**Text extract**.
▼▼▼

10.      POWERS OF ATTORNEY

10.1     For good and valuable consideration and as security for the interests
         of the Mortgages Trustee and the Beneficiaries hereunder, each of the
         Mortgages Trustee and the Beneficiaries hereby appoints the Servicer as
         its attorney on its behalf, and in its own or the attorney's name, for
         the following purposes:

         (A)      executing all documents necessary for the purpose of
                  discharging a Mortgage comprised in the Portfolio which has
                  been repaid in full and any Related Security or for the sale
                  of a Property as Mortgagee;

         (B)      executing all documents and implementing all Electronic
                  Notifications of Discharge to HM Land Registry necessary for
                  the purpose of releasing a Borrower in accordance with CLAUSE
                  9;

         (C)      executing all documents and doing all such acts and things
                  which in the reasonable opinion of the Servicer are necessary
                  or desirable for the efficient provision of the Services
                  hereunder; and

         (D)      exercising its rights, powers and discretion under the
                  Mortgages including the right to fix the Mortgages Trustee
                  Variable Base Rate and the Mortgages Trustee Tracker Rate or
                  any related rights,

         provided that, for the avoidance of doubt, these Powers of Attorney
         shall not authorise the Servicer to sell any of the Loans and/or their
         Related Security comprised in the Portfolio except as specifically
         authorised in the Transaction Documents. For the avoidance of doubt,
         neither the Mortgages Trustee nor Funding 1 shall be liable or
         responsible for the acts of the Servicer or any failure by the Servicer
         to act under or in respect of these Powers of Attorney.

10.2     The appointments contained in CLAUSE 10.1 shall be irrevocable unless
         and until following a Termination Event the Mortgages Trustee and/or
         Funding 1 and the Security Trustee serves notice pursuant to CLAUSE 21
         to terminate the Servicer's appointment under this Agreement upon which
         the appointments contained in CLAUSE 10.1 shall be automatically
         revoked.

11.      COSTS AND EXPENSES

11.1     The Mortgages Trustee (on behalf of the Beneficiaries) will on each
         Distribution Date reimburse, in accordance with CLAUSE 10.2 of the
         Mortgages Trust Deed, the Servicer for all out-of-pocket costs,
         expenses and charges (together with any amounts in respect of


                                       13


         Irrecoverable Value Added Tax due thereon) properly incurred by the
         Servicer in the performance of the Services including any such costs,
         expenses or charges not reimbursed to the Servicer on any previous
         Distribution Date and the Servicer shall supply the Mortgages Trustee
         with a copy of an appropriate VAT invoice issued by the person making
         the supply.

▲▲▲

**Data block**.
▼▼▼

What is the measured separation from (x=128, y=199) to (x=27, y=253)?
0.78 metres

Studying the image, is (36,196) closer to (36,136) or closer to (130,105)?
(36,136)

▲▲▲

**Required tasks**.
(1) Reproduce word for word everything in the servicing agreement text from "Irrecoverable Value Added" down to "the supply.".
(2) Write the next part of the servicing agreement text, starting right after its final sentence.
The lines after the servicing agreement text are separate material.

**Solved problems**.
(1)
Irrecoverable Value Added Tax due thereon) properly incurred by the
         Servicer in the performance of the Services including any such costs,
         expenses or charges not reimbursed to the Servicer on any previous
         Distribution Date and the Servicer shall supply the Mortgages Trustee
         with a copy of an appropriate VAT invoice issued by the person making
         the supply.

(2)
11.2     The Servicer will use reasonable endeavours to recover from the
         relevant Borrowers all costs and expenses incurred by the Servicer
         which are properly recoverable from those Borrowers under the relevant
         Mortgage Conditions.

12.      INFORMATION

12.1     MAINTENANCE OF RECORDS

(A)      Subject to CLAUSE 18, the Servicer shall keep the Customer Files
         relating to the Portfolio in safe custody and shall take appropriate
         technical and organisational measures against the unauthorised or
         unlawful processing of personal data and against accidental loss or
         destruction of, or damage to, personal data. The Servicer shall
         maintain in an adequate form such records as are necessary to enforce
         each Mortgage comprised in the Portfolio and, where relevant, any other
         Related Security.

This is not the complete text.